Set exercise
Set down, without alteration, the lines from the one that contains "Considering both dry" through the final line of the material below.

Data to process
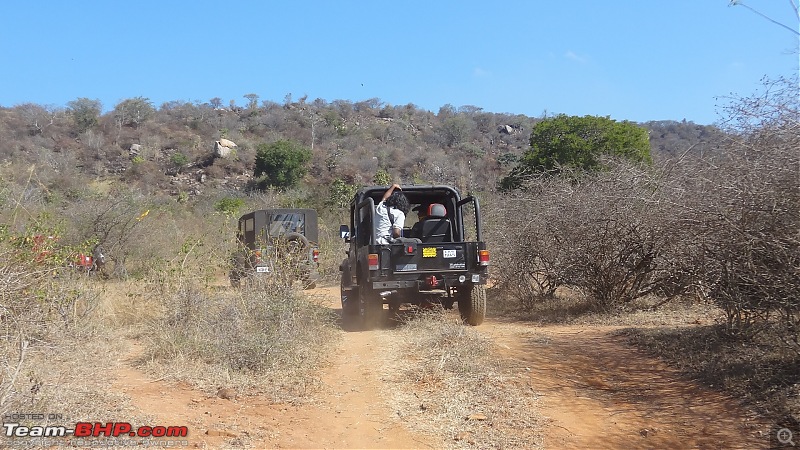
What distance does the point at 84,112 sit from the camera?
48188mm

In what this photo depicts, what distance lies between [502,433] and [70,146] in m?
45.6

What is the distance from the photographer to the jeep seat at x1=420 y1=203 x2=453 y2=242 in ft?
34.4

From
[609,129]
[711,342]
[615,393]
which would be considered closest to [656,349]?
[711,342]

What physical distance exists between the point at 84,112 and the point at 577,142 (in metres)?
39.2

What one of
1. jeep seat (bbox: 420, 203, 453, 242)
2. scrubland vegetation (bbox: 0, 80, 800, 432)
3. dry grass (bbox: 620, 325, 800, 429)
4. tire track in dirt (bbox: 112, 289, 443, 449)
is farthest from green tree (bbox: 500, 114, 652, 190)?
tire track in dirt (bbox: 112, 289, 443, 449)

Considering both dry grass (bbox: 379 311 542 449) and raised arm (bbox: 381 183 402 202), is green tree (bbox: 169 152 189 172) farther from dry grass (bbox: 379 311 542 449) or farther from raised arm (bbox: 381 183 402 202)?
dry grass (bbox: 379 311 542 449)

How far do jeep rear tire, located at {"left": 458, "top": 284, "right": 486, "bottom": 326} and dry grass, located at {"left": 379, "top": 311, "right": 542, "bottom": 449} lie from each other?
138 cm

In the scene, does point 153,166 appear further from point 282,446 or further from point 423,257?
point 282,446

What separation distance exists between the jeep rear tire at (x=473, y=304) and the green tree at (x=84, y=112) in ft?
147

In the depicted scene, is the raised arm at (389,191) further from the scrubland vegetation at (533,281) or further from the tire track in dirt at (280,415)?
the tire track in dirt at (280,415)

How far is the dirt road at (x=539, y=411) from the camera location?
4625 millimetres

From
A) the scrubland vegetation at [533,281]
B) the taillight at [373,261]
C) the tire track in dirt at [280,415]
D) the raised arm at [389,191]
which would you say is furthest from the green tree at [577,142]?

Solution
Considering both dry grass (bbox: 379 311 542 449) and raised arm (bbox: 381 183 402 202), is green tree (bbox: 169 152 189 172) farther from dry grass (bbox: 379 311 542 449) or farther from raised arm (bbox: 381 183 402 202)?
dry grass (bbox: 379 311 542 449)

How far do jeep rear tire, located at {"left": 458, "top": 284, "right": 486, "bottom": 326} and dry grass, located at {"left": 379, "top": 311, "right": 542, "bottom": 449} lie from each other?
138 cm

In the scene, does point 153,166 appear further from point 282,446 or further from point 423,257?
point 282,446

What separation distance exists between the jeep rear tire at (x=473, y=304) and the green tree at (x=84, y=112) in ft?
147

In the depicted scene, is the raised arm at (389,191) further from the scrubland vegetation at (533,281) or further from the tire track in dirt at (280,415)?
the tire track in dirt at (280,415)

How far is the dirt road at (x=539, y=411) from the camera location?
4625 millimetres

From
A) the scrubland vegetation at [533,281]
B) the taillight at [373,261]
C) the tire track in dirt at [280,415]
D) the raised arm at [389,191]
which would you say is furthest from the green tree at [577,142]?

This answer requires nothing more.